Although Flexible Capacity really only makes sense in deals into the hundreds of thousands of dollars, Twohy said that when delivered through partners, it can be quite lucrative for the solution provider.

“The partner sees the front-end margin for the hardware, and gets the back-end PartnerOne benefits for it as it flows through distribution as usual, but in fact, selling Flexible Capacity can be richer for partners,” Twohy said. “I’m shipping with the buffer capacity, and the partner gets paid for everything that ships, including that buffer. It’s also underpinned with our Data Center Care services contract, and partners get the agency fee for that four-year contract all up front.”

Flexible Capacity is an attempt to negotiate the challenges of organizations that want cloud-like economics for their data centre, but still want the infrastructure to exist within their own four walls.

HP is taking a staged approach in introducing Flexible Capacity for partners worldwide. The Canadian launch is expected to come in the second quarter of next year, Twohy said. The company is opening it up first to its Platinum partners first, with Gold partners coming a little bit later, and ultimately opening up the model to all partners during the company’s fiscal 2016.

Along with the Flexible Capacity launch, HP is making its Data Center Care services offerings available to the channel for the first time, and is making more of its other data center services available for partners to deliver. When ServiceOne started, it included just what the company terms “foundation care” services offerings – close to the box services like warranty extensions and other break/fix services. That’s expanded to contractual services, and now Twohy said partners have access to “the whole stack.” Partners can sell, and if certified to do so, deliver a variety of HP-related services, a change Twohy said will allow partners to move up the services value chain.

“Instead of showing up when something breaks, now they’re able to show up with patch reports, trending reports, security reports. It puts them in a position to help customers fine-tune their environments so that nothing breaks in the first place,” he said.
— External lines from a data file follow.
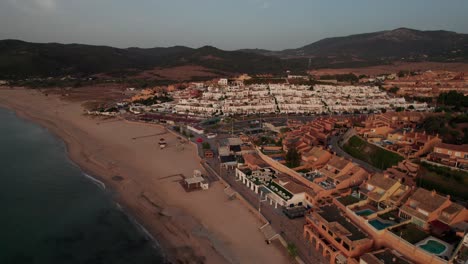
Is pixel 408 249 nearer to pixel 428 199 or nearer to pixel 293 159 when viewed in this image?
pixel 428 199

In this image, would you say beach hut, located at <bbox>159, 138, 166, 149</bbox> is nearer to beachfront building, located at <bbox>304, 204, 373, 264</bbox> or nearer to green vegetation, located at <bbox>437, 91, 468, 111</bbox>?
beachfront building, located at <bbox>304, 204, 373, 264</bbox>

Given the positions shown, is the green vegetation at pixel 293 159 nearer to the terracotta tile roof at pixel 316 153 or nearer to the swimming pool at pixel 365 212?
the terracotta tile roof at pixel 316 153

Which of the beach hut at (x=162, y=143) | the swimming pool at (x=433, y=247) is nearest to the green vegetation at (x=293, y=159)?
the swimming pool at (x=433, y=247)

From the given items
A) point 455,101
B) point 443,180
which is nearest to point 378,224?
point 443,180

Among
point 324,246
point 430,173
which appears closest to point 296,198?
point 324,246

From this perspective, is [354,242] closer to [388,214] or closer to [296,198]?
[388,214]

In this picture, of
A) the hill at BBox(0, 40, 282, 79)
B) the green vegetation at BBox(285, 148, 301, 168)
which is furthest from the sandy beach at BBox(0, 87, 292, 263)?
the hill at BBox(0, 40, 282, 79)
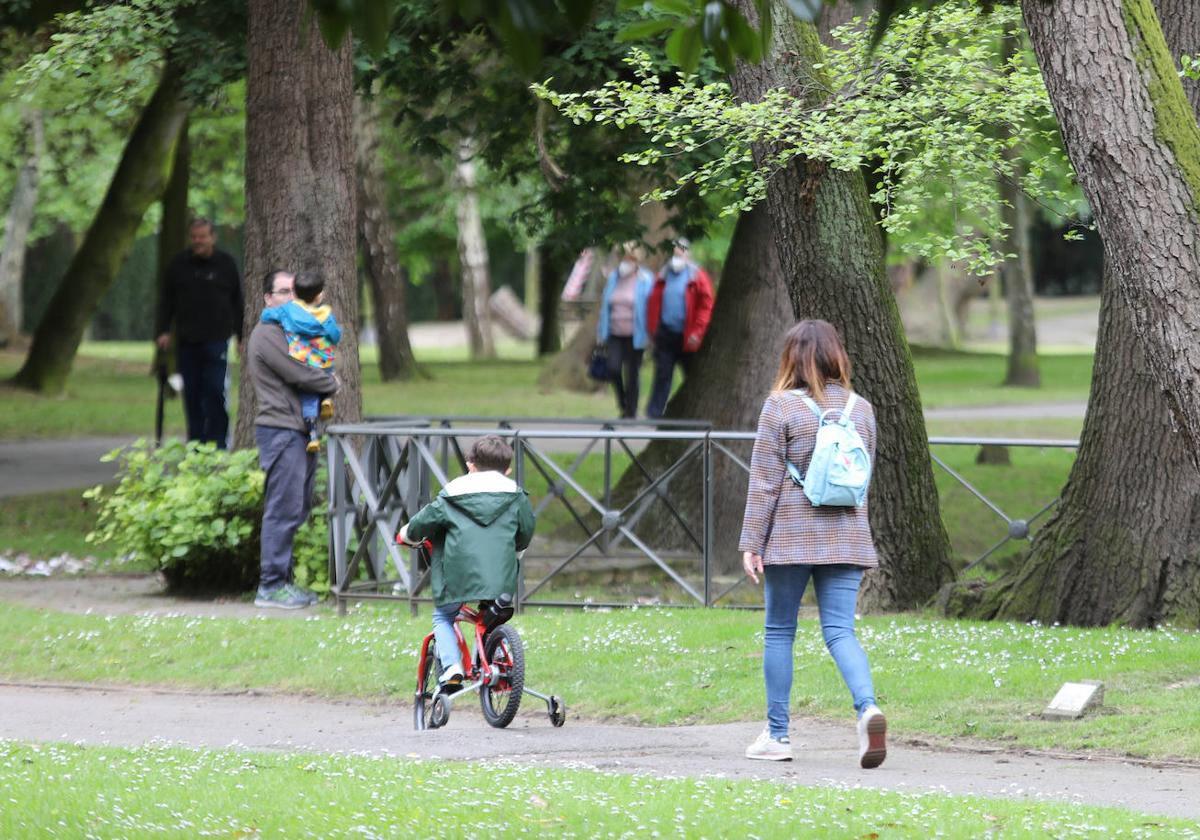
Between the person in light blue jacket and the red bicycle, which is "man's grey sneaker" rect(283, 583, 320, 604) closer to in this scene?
the red bicycle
While the training and compensation offering remains the same for the 2,600-plus partners currently in the ServiceOne program, Twohy said the company has made it easier for many partners to achieve delivery certification – removing some pre-requisites in certain situations. It’s also stepped up its training materials for partners, making them available to partners at the same time as they’re made available to the company’s own services staff.
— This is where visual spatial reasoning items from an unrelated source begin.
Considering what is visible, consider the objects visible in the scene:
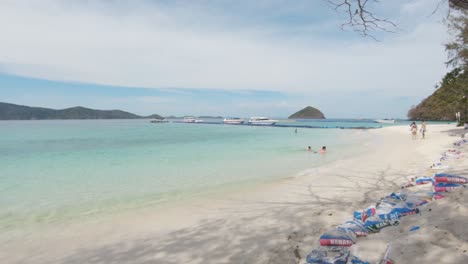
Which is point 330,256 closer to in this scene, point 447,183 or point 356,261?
A: point 356,261

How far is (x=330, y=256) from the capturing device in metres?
2.78

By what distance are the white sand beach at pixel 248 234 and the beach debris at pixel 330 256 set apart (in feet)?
0.60

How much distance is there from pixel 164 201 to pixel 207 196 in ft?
3.92

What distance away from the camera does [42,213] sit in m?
6.60

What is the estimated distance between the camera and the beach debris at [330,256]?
266 centimetres

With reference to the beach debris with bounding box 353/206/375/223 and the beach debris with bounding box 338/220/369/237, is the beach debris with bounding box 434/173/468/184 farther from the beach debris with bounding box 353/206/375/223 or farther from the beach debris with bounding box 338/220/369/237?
the beach debris with bounding box 338/220/369/237

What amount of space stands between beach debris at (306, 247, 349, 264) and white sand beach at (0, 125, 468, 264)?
0.60ft

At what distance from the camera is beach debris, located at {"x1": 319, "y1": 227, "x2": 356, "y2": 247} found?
3.15m

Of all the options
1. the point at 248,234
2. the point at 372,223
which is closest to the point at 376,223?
the point at 372,223

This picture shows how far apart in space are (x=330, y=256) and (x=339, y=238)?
1.67 feet

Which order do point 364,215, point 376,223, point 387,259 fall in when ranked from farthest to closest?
point 364,215
point 376,223
point 387,259

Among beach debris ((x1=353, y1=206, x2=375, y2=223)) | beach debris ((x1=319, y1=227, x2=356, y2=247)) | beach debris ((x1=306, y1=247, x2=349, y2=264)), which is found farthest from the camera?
beach debris ((x1=353, y1=206, x2=375, y2=223))

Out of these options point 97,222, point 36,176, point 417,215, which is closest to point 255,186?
point 97,222

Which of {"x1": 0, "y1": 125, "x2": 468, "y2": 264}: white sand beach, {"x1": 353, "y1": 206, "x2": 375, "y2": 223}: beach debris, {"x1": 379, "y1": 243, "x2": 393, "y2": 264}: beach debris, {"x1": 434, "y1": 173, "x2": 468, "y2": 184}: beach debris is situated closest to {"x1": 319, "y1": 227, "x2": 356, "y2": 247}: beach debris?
{"x1": 0, "y1": 125, "x2": 468, "y2": 264}: white sand beach
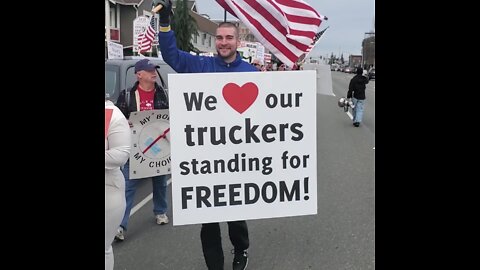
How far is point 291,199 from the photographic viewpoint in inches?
110

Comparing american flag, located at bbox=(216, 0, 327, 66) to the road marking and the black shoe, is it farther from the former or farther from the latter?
the road marking

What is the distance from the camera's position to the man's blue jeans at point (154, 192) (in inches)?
175

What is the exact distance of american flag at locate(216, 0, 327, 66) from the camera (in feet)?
10.5

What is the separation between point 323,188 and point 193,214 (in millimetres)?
3674

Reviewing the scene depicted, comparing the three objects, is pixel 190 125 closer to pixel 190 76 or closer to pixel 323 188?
pixel 190 76

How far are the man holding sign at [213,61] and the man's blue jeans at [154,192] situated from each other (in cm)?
139

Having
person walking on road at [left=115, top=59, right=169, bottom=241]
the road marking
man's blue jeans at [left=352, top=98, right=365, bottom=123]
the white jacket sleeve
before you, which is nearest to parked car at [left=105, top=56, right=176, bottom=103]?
the road marking

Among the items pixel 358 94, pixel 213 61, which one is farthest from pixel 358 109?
pixel 213 61

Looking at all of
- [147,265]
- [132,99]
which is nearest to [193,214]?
[147,265]

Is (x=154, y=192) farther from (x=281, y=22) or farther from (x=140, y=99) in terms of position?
(x=281, y=22)

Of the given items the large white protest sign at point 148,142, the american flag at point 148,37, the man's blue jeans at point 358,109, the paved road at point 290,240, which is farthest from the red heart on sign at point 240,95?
the american flag at point 148,37

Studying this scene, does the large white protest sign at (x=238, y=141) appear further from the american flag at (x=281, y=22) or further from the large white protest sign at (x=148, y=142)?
the large white protest sign at (x=148, y=142)

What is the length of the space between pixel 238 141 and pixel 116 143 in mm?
711

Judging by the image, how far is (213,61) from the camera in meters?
3.17
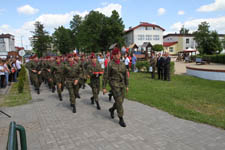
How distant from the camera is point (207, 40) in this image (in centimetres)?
3762

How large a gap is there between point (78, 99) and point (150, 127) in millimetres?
4444

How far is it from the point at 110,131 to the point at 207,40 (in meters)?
38.5

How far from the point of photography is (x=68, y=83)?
272 inches

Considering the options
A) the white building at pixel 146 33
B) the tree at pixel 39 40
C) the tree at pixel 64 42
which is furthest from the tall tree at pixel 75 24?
the tree at pixel 39 40

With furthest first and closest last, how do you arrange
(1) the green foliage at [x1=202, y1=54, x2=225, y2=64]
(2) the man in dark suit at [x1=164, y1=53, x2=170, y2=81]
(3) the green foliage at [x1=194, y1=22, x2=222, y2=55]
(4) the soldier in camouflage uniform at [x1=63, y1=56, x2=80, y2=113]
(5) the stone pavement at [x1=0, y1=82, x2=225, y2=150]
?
(3) the green foliage at [x1=194, y1=22, x2=222, y2=55] → (1) the green foliage at [x1=202, y1=54, x2=225, y2=64] → (2) the man in dark suit at [x1=164, y1=53, x2=170, y2=81] → (4) the soldier in camouflage uniform at [x1=63, y1=56, x2=80, y2=113] → (5) the stone pavement at [x1=0, y1=82, x2=225, y2=150]

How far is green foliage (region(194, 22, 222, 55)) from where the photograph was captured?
122 ft

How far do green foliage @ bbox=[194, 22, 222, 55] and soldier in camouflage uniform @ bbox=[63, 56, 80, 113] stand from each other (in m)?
36.8

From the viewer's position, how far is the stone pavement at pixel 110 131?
4.12 m

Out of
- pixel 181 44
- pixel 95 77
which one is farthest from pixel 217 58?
pixel 181 44

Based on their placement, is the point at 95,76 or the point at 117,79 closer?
the point at 117,79

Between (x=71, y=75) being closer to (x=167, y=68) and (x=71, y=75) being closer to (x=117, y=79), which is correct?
(x=117, y=79)

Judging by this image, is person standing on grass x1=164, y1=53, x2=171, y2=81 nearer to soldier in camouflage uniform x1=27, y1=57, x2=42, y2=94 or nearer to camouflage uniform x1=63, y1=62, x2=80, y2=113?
camouflage uniform x1=63, y1=62, x2=80, y2=113

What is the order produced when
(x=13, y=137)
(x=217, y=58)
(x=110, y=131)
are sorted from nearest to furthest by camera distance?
(x=13, y=137)
(x=110, y=131)
(x=217, y=58)

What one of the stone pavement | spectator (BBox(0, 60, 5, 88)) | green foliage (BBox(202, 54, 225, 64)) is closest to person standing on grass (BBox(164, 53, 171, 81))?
the stone pavement
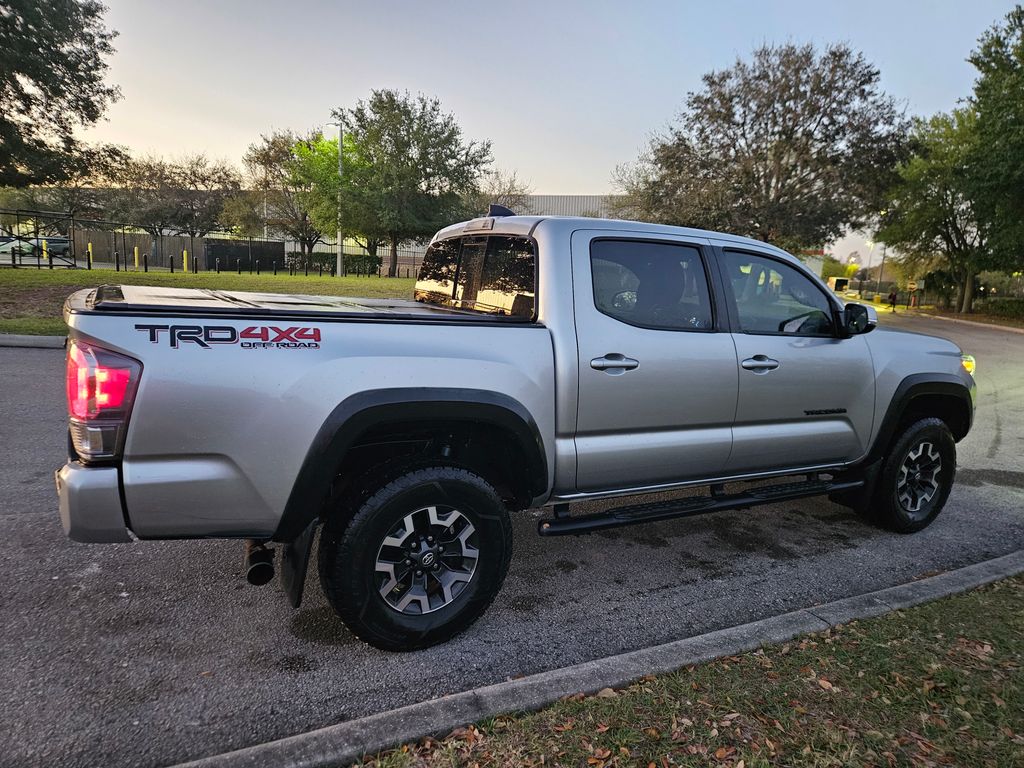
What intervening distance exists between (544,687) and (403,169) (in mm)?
38664

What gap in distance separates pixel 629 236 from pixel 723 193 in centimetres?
3085

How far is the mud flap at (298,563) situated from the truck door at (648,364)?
51.9 inches

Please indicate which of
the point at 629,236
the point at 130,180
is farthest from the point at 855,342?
the point at 130,180

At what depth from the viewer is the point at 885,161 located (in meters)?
31.8

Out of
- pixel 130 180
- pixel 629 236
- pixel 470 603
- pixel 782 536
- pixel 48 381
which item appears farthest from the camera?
pixel 130 180

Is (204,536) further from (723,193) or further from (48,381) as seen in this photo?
(723,193)

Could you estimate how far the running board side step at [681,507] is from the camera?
3387 millimetres

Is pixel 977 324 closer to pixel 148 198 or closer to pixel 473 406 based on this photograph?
pixel 473 406

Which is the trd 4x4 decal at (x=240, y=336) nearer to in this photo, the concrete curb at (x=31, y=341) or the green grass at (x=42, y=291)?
the concrete curb at (x=31, y=341)

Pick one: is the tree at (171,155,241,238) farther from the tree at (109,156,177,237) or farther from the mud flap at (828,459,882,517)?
the mud flap at (828,459,882,517)

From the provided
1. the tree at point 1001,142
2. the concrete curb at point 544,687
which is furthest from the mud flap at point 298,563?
the tree at point 1001,142

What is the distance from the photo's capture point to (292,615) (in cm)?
328

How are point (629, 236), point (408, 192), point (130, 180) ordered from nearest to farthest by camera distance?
point (629, 236), point (408, 192), point (130, 180)

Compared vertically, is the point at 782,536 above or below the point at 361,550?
below
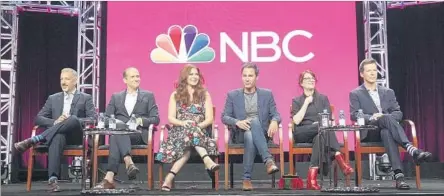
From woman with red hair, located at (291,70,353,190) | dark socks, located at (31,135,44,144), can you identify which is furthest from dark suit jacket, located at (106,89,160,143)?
woman with red hair, located at (291,70,353,190)

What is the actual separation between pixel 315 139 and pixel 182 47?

Rounding out the changes to the program, HP is introducing a new suite of tools for ServiceOne partners that aim to make things easier, especially around quoting services-heavy engagements. With new quote mechanisms including self-service quoting, Twohy said that partners taking part in a pilot of the new program have seen quoting turnaround time reduced tenfold compared to the old regime. The company is also preparing to make its own automated remote monitoring and diagnostics available to partners in the near future, a change that Twohy said will allow solution providers to provide even more proactive services to their HP data centre customers. That launch, due by the middle of next year, will come with new bonuses to encourage partners to sell their customers “the connected experience” when it comes to services, Twohy said.